Related Posts
Popular Tags

Sam Altman Warns: AI Has Taken Off—Which Jobs Will Vanish Next?

Sam Altman Warns: AI Has Taken Off—Which Jobs Will Vanish Next?

Sam Altman, the head of OpenAI, made a bold statement in June. “We are past the event horizon; the take-off has started,” he wrote in a blog post. He warned that entire job categories might disappear as machines surpass human capabilities. This cautionary note from the creator of ChatGPT resonated deeply with HR departments globally.

Economists have been trying to quantify the impact of this technological shift. Goldman Sachs estimates that 300 million full-time jobs in advanced economies could be affected, representing about a quarter of current work. The World Economic Forum’s Future of Jobs survey predicts 83 million jobs will vanish and 69 million new ones will emerge by 2030, resulting in a net loss equivalent to all jobs in Texas.

Impact on Various Job Sectors

Altman has identified specific roles at risk. Tasks like basic Python debugging and junior paralegal research can now be automated swiftly by AI tools. Entry-level marketing copywriting, customer support macros, invoice reconciliation, and initial news summaries are also vulnerable to automation.

The threat isn’t limited to white-collar jobs. Blue-collar roles face challenges too. Logistics companies use AI vision systems to guide pallet robots, while subtitling engines rapidly process translations for videos. The key factor now is not the type of job but how predictable the tasks are.

Emerging Opportunities and Roles

Despite these changes, new opportunities arise with each technological advancement. LinkedIn’s fastest-growing roles for 2025 include prompt engineers, data-curation leads, model-bias auditors, AI ops technicians, and synthetic-media designers. Copywriters adept at using large language models can produce polished drafts much faster than before.

Skeptics question if these tools truly enhance productivity. A study by MIT and Stanford provided a GPT-powered assistant to 5,000 customer-support agents for a year. Results showed ticket resolution per hour increased by 14%, with inexperienced reps seeing a 34% improvement.

Adapting to Technological Changes

Experts advise workers to adapt by learning new skills and synthesizing information effectively. Mastering AI tools can transform threats into opportunities. Developing domain judgment helps maintain human involvement in decision-making processes.

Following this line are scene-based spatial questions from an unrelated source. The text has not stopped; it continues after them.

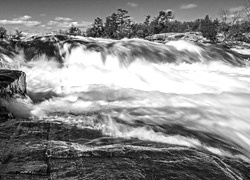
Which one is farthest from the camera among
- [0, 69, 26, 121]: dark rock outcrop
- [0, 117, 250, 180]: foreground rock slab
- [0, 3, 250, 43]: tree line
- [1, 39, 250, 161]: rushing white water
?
[0, 3, 250, 43]: tree line

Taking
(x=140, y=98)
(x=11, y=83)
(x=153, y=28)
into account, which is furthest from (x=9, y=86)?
(x=153, y=28)

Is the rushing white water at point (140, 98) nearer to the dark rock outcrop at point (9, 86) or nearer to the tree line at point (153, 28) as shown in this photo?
the dark rock outcrop at point (9, 86)

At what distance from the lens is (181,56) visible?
1285 centimetres

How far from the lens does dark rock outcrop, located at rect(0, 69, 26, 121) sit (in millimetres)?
3622

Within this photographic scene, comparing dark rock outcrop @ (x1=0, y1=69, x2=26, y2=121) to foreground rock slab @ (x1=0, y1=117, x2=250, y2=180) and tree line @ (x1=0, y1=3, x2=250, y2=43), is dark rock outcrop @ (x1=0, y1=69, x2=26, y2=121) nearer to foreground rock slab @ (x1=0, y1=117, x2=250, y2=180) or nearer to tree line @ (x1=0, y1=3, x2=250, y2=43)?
foreground rock slab @ (x1=0, y1=117, x2=250, y2=180)

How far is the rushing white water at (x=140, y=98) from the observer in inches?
154

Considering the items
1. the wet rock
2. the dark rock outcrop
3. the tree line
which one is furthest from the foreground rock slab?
the tree line

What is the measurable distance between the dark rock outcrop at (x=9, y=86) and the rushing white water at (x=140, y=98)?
214 mm

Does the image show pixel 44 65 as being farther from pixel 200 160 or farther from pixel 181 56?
pixel 200 160

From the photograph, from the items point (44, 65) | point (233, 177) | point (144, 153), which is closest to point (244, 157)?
point (233, 177)

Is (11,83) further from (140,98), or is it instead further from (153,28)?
(153,28)

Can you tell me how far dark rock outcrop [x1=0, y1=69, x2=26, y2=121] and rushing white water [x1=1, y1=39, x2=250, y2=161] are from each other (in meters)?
0.21

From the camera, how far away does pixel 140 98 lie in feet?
19.7

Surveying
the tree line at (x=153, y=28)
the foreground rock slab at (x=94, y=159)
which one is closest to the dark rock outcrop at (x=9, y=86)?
the foreground rock slab at (x=94, y=159)
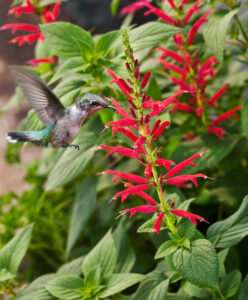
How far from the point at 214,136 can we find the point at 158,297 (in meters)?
0.47

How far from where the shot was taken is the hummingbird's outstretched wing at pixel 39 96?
0.65 metres

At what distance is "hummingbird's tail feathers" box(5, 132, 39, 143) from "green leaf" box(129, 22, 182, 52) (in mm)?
235

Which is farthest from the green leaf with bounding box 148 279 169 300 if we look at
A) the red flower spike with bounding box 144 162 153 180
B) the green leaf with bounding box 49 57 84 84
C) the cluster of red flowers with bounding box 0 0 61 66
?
the cluster of red flowers with bounding box 0 0 61 66

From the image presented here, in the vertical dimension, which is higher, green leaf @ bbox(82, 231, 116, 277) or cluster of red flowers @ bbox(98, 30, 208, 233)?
cluster of red flowers @ bbox(98, 30, 208, 233)

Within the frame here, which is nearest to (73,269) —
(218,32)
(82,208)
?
(82,208)

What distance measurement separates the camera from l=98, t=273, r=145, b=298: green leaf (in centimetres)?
77

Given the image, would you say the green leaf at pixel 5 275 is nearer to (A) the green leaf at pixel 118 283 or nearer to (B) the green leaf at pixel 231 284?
(A) the green leaf at pixel 118 283

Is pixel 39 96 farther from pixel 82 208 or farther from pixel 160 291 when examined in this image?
pixel 82 208

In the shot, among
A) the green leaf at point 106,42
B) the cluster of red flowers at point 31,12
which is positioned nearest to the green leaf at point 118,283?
the green leaf at point 106,42

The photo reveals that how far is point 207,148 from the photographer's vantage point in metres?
1.03

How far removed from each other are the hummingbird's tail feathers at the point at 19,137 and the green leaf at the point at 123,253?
1.31ft

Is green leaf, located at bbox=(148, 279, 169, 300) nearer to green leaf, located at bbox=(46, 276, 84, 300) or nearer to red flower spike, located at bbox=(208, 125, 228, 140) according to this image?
green leaf, located at bbox=(46, 276, 84, 300)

Altman believes that abundant intelligence could lead to industries we can’t yet imagine, similar to how electrification led to aviation after eliminating lamplighters. However, transitional periods can be challenging.

The Role of Training and Support

To ease this transition, Altman supports large-scale worker-training subsidies and experiments like universal basic income pilots. History shows society eventually finds new work despite initial disruptions.

The printing press displaced scribes; steam looms left weavers jobless; spreadsheets replaced clerks but created analyst roles. The AI revolution is faster and digital but may ultimately lead humans to focus on tasks machines can’t perform.

The journey has begun; traditional jobs are nearing their end. Those who adapt alongside algorithms may thrive, while others might find themselves left behind.